Crayfis: Cosmic rays found in smartphones - jordanpg
http://crayfis.ps.uci.edu/

======
dTal
It would be nice to have a bit more info about what the app is actually doing.
All could glean from the (irritating) slideshow was that it turns on the
camera whenever the phone is plugged in and idle and uploads the "data" to UCI
servers. It's not clear if any client-side processing is done - if so, there's
bound to be user impact (idle apps being killed for memory), and if not
they've got a hell of a privacy problem on their hands.

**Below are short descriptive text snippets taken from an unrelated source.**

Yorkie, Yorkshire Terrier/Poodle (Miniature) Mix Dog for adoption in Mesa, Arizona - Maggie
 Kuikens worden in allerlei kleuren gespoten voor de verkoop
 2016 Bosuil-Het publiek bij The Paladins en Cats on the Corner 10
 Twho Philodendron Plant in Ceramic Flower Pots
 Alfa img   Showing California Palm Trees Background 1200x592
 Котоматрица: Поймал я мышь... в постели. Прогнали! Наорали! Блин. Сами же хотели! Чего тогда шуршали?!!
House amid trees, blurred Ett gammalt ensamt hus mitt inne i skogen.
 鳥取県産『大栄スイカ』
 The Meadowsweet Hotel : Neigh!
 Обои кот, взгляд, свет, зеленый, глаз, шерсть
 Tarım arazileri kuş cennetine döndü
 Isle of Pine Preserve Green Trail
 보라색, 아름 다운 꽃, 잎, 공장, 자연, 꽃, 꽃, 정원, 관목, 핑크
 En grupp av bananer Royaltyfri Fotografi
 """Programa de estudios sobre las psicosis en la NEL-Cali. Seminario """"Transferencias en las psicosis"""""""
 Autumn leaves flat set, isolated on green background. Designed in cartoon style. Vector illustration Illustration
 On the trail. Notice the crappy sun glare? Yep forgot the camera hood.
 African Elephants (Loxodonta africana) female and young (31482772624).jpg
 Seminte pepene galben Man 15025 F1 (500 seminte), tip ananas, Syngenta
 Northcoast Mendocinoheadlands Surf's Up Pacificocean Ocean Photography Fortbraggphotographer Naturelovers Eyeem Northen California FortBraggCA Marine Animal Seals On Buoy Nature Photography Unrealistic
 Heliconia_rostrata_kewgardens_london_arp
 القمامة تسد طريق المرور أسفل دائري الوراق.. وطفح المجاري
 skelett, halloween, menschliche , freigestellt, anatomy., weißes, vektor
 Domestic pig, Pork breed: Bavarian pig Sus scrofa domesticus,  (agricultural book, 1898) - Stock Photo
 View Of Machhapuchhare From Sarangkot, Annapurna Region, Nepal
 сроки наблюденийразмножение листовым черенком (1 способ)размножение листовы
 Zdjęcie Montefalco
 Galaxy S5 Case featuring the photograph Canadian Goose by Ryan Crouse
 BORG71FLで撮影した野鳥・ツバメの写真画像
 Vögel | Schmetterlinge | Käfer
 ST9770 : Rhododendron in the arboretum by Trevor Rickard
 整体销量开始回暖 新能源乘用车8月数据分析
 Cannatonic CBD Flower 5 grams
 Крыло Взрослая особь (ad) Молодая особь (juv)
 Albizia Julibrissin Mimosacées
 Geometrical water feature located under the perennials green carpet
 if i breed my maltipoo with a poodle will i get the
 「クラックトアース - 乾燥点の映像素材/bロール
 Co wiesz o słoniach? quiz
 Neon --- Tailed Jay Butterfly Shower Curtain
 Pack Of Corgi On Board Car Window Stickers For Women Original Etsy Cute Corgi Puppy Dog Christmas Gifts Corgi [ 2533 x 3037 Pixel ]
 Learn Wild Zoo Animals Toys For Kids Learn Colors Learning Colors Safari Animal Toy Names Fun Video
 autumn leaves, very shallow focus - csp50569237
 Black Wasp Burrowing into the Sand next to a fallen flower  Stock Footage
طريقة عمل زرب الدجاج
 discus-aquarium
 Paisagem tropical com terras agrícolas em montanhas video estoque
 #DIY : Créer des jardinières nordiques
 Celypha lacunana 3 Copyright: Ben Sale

EDIT: I looked at the paper, which does address these concerns:

"Frames which contain any above-threshold pixels are stored and passed to the
second stage which examines the stored frames, saving only the pixels above a
second, lower threshold. All qualifying pixels, typically a few per frame, are
stored as a sparse array in a buffer on the phone, along with their arrival
time and the geolocation of the phone. When a wi-fi connection is available,
the collected pixels are up- loaded to a central server for offline shower
reconstruc- tion; most events are between 50-200 bytes of data."

And:

"To address user security concerns, no frames will be stored or uploaded if
the average pixel response value over the frame exceeds a threshold, such that
full images cannot be re- constructed offline."

------
dang
Url changed from [http://arstechnica.com/science/2014/10/cosmic-ray-
particle-s...](http://arstechnica.com/science/2014/10/cosmic-ray-particle-
shower-theres-an-app-for-that/), which points to this.